- [Material provided]:
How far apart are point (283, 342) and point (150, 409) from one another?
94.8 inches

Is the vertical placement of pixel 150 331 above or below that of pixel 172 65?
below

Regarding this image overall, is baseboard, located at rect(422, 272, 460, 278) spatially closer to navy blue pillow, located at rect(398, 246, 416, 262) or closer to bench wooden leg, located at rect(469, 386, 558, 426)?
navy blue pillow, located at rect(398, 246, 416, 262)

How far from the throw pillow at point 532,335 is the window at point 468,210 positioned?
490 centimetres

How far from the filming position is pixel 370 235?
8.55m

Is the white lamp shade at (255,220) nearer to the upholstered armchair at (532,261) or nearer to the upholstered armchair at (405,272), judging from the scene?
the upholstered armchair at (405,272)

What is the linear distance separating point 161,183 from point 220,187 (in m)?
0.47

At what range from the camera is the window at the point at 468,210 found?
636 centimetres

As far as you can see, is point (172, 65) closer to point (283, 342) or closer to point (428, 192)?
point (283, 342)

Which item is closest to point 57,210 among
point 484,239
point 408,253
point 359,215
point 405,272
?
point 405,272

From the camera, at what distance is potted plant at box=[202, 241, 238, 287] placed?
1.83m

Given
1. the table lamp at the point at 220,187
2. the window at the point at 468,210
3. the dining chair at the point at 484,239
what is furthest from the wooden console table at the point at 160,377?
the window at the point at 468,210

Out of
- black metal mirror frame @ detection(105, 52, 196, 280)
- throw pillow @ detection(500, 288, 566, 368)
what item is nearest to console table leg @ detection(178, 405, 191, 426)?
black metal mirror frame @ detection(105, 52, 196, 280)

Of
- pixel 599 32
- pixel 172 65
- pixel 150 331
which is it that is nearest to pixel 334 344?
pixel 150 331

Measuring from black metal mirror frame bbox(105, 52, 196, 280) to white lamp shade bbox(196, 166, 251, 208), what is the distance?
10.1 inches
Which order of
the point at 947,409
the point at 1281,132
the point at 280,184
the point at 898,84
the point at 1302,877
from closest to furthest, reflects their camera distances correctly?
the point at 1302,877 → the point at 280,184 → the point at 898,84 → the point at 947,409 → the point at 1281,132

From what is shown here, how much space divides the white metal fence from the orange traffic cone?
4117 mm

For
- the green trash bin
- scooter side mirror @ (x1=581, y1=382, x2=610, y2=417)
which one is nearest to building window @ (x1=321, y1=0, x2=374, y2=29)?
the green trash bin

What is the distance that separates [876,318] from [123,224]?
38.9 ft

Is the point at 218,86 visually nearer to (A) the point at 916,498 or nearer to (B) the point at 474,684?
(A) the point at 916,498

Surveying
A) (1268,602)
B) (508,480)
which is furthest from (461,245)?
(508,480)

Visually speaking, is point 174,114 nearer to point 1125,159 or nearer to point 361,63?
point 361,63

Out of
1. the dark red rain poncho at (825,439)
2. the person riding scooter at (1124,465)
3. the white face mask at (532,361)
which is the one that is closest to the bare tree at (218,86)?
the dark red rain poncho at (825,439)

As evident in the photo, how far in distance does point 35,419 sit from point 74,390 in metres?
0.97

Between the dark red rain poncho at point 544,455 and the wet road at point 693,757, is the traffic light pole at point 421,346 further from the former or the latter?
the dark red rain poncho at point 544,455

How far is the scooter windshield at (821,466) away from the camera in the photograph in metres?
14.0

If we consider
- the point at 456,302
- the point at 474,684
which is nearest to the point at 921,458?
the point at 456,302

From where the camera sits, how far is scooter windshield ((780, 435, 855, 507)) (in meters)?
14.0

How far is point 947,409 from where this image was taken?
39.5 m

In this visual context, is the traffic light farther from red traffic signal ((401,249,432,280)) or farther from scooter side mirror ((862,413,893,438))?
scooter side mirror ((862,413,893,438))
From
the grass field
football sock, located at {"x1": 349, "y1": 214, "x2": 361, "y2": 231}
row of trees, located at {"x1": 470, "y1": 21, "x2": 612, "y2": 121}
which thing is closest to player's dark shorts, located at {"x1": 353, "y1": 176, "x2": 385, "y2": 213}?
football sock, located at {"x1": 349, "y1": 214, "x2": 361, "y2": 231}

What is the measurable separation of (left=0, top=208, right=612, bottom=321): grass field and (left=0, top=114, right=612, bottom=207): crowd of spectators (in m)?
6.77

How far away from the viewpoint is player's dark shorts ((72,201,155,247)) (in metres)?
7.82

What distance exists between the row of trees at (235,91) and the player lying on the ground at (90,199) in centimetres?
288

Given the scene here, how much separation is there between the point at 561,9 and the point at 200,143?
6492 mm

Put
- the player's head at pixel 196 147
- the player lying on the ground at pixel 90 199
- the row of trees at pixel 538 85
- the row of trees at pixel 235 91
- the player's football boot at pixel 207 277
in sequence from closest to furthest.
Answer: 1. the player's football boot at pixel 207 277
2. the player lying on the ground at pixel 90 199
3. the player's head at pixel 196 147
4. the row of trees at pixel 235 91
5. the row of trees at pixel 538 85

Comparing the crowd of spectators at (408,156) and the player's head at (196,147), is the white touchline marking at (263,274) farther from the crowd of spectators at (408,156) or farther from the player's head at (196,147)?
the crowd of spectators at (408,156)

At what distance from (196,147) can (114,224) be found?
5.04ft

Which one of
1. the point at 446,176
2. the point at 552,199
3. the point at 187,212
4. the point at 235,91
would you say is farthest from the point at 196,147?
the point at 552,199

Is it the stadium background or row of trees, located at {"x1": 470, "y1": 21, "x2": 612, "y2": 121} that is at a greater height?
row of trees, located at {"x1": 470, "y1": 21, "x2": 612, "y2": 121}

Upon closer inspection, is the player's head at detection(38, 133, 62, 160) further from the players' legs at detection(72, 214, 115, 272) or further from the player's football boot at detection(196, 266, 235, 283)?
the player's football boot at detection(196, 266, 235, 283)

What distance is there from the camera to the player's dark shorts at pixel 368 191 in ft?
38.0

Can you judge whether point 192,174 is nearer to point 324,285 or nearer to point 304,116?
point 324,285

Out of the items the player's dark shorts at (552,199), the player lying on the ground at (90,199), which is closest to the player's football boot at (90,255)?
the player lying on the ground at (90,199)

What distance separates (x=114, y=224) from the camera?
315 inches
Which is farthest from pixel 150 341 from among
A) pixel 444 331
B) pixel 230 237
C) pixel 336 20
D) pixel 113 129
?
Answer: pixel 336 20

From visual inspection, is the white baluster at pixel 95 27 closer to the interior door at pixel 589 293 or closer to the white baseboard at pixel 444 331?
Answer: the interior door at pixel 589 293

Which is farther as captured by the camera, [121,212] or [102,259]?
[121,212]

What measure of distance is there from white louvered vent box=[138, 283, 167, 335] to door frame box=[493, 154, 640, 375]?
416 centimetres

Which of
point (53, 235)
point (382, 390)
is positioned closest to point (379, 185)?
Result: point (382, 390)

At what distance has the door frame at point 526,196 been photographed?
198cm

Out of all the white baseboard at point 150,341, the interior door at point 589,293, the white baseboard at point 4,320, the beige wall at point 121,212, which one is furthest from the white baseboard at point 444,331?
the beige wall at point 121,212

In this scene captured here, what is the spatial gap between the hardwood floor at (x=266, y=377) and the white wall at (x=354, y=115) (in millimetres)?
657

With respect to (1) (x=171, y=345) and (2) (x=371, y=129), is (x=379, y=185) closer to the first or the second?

- [Problem to solve]: Could you write out the items again, starting with the line that contains "In this scene" and going on through the last item, with "hardwood floor" switched to "wooden floor" and nothing else changed?

- [Task solution]:
In this scene captured here, what is the spatial gap between the wooden floor at (x=266, y=377) and the white wall at (x=354, y=115) (in millimetres)?
657

With respect to (1) (x=171, y=345) and (2) (x=371, y=129), is (x=379, y=185) closer to the first or the second?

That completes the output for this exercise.